The Vernon Spring 2025
Photo: Saoirse Fitzpatrick / Pitch Perfect PR

The Vernon Spring’s Ode to Family Devotion and Global Responsibility

For an album as ethereal and otherworldly as this, Under a Familiar Sun is the Vernon Spring’s bid to capture hearts and minds, however mysteriously.

Under a Familiar Sun
The Vernon Spring
RVNG Intl.
9 May 2025

Currently based in Brighton, UK, with his partner and three sons, Sam Beste has collaborated with artists as diverse as Amy Winehouse, Beth Orton, Joy Crookes, Matthew Herbert, and MF DOOM, and has been releasing solo music under the Vernon Spring name since 2019. His distinctive sound merges jazz, soul, ambient, and contemporary electronic production.

With Under a Familiar Sun, Beste works with producer Iko Niche to tackle an atmosphere that is filled with glitches, samples, and sonic interruptions, while retaining a sense of warmth and keeping with what he describes as “a love letter to my nuclear family” and a sense of moral responsibility in a time of global uncertainty. 

Opening with the unsteady, ambient blast of “Norton”, the album gradually transitions into the lo-fi, melodic notes of “The Breadline”, a collaboration with Max Porter, featuring his spoken-word poetry. It’s mysterious and brooding, but also warm and hopeful. 

Speaking of Porter, collaboration abounds on Under the Familiar Sun. Niche gets co-billing on the odd, soothing “Mustafa”, which pairs a delightful earworm of a piano figure with soulful vocal turns and an undercurrent of samples and found sound. Aden, a Brooklyn-based vocalist, producer, writer, and astrophysics candidate(!), contributes vocals to the tracks “Other Tongues”, “Counted Strings”, and “Esrever Ni Rehtaf”, the latter something of a centerpiece for the record, as its longest song and the one with the most curious twist and turns.

Under a Familiar Sun often gets downright playful. The title track seems to be a solo piano improvisation that often becomes jittery but remains heavily textured, aided by choir-like vocals. That aesthetic is carried over into “Fume”, but strikes a more atonal chord before transitioning to dance/pop undertones. Beste is an artist who seems hopeful but restless. 

There is a quiet intensity to songs like “In the Middle”, which brings a relatively uncomplicated calm, framed by vocals, piano, and strings.

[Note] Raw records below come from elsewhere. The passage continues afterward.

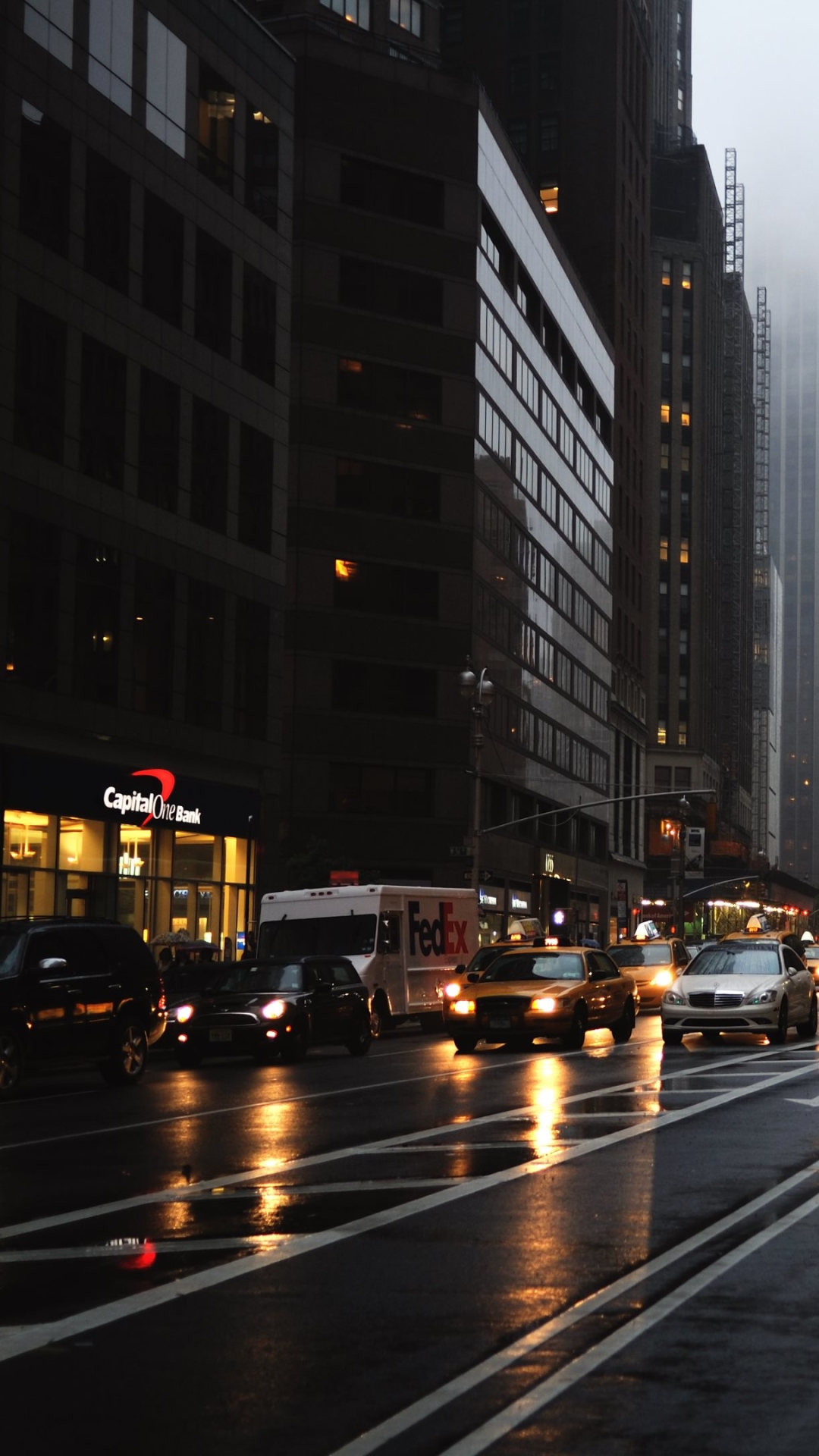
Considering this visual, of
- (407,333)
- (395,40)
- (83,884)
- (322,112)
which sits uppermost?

Likewise, on the piano-based ballads “Requiem for Reem” and “Known”, which close out the record, the effects take something of a backseat to Beste’s treated piano.

There’s always a sense that the record is beamed in from another world, but not without a sense of humanity and a genuine feeling that music can be unusual and experimental while still tugging at the listener’s emotions. For an album as ethereal and otherworldly as this, Under a Familiar Sun is the Vernon Spring’s bid to capture hearts and minds, however mysteriously.